Leutloa Moteetee, the Regional Director of SOS Children's Villages in southern Africa, said: "In response to this enormous challenge, we as an organisation in the region aim to significantly increase our impact by reaching at least 20,000 orphans and other vulnerable children within the next three years."
In Venezuela, a country of 24 million in which 10 million live in extreme poverty, SOS Children's Villages is carrying out its prevention work to help communities, families, women and mothers and children. Eva Kieczka, the National Director of SOS Children's Villages Venezuela, said: "Our goal is to strengthen communities and families in extreme poverty and difficult social conditions and thus enable them to keep their children at home and provide them with the care required."

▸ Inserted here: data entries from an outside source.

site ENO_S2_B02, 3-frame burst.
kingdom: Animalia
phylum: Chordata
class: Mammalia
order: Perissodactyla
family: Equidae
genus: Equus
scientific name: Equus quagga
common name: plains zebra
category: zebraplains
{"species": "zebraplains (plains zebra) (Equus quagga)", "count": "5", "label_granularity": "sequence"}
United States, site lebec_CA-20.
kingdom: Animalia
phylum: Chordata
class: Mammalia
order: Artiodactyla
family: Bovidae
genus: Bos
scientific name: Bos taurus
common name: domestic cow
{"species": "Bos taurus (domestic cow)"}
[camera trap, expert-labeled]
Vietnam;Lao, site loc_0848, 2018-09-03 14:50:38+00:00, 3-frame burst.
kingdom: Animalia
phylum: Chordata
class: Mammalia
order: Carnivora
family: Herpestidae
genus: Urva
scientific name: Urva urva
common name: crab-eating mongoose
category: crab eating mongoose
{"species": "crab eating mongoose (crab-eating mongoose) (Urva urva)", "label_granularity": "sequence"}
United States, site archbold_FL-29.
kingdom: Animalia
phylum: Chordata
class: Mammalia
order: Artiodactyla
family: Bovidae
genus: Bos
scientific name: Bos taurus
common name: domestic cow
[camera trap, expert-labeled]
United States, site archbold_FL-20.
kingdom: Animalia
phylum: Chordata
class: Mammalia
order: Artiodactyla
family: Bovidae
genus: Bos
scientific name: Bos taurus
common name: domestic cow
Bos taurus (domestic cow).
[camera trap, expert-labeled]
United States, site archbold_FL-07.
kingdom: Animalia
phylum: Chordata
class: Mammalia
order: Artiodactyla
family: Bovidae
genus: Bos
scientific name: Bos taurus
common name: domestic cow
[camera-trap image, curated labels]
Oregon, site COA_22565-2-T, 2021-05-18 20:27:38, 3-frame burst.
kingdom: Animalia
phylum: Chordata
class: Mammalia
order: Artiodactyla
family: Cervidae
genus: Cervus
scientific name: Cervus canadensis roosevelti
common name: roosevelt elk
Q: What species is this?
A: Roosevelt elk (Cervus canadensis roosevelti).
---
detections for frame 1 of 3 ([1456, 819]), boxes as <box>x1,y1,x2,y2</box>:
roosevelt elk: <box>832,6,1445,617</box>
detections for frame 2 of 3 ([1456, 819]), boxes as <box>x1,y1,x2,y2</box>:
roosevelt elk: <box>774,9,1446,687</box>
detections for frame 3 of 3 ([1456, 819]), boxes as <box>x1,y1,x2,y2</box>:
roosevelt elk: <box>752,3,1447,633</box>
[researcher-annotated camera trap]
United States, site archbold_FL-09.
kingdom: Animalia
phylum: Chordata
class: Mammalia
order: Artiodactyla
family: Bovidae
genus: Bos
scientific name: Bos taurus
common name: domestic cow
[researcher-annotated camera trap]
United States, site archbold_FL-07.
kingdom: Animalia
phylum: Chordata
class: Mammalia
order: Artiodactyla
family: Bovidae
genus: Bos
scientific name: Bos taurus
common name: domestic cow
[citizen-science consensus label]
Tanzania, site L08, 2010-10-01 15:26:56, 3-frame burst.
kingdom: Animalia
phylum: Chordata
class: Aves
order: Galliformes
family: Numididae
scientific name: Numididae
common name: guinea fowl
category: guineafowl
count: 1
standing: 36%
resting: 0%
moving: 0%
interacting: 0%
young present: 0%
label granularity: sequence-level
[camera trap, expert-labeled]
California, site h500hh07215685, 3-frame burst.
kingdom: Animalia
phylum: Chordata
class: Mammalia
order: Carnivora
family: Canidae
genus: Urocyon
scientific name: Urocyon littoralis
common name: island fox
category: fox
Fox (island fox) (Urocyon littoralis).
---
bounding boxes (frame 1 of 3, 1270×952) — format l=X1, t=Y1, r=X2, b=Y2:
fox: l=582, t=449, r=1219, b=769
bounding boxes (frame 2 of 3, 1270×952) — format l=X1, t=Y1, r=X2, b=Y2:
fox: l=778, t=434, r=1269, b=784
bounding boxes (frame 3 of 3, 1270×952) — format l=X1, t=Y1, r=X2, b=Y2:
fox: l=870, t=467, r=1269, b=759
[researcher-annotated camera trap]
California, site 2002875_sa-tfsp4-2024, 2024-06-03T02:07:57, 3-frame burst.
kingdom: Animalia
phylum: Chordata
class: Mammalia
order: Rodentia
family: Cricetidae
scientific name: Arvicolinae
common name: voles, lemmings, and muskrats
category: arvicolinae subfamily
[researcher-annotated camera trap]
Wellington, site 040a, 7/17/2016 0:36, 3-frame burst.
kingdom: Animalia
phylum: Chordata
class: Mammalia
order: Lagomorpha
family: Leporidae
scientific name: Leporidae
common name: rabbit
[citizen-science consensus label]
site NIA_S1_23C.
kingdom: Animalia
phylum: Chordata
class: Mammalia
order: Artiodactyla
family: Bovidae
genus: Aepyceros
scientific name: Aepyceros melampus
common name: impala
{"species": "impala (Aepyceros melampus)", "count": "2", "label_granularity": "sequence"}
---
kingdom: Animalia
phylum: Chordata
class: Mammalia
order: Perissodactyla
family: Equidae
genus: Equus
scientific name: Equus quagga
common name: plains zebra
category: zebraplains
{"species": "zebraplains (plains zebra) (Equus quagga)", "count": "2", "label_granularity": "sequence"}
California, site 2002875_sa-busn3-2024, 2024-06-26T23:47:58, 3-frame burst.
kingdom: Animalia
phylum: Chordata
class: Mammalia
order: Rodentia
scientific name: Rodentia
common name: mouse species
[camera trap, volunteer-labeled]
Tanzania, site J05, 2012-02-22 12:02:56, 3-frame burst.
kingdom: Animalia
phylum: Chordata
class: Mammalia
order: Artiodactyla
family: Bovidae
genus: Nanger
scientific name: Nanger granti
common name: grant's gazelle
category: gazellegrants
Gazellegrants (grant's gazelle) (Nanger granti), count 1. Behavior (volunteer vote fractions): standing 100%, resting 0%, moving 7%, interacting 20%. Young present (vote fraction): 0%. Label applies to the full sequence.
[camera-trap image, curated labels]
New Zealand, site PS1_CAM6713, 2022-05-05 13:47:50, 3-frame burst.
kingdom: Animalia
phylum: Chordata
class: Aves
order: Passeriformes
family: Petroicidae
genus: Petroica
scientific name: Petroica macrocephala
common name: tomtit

The General Assembly was last staged in 1998 and is hosted by SOS-Kinderdorf International, the umbrella organisation of SOS Children's Villages. At the 2003 meeting held in Innsbruck, Austria from 26 to 28 June, delegates will confirm the direction of the organisation's future work and elect a new Board of Directors. The following new members will be officially welcomed to SOS-Kinderdorf International: Liberia, Guinea, Zanzibar, Belgium, Macedonia, Cambodia, Azerbaijan, Mongolia, Cape Verde, Guinea-Bissau, Sierra Leone and Tanzania.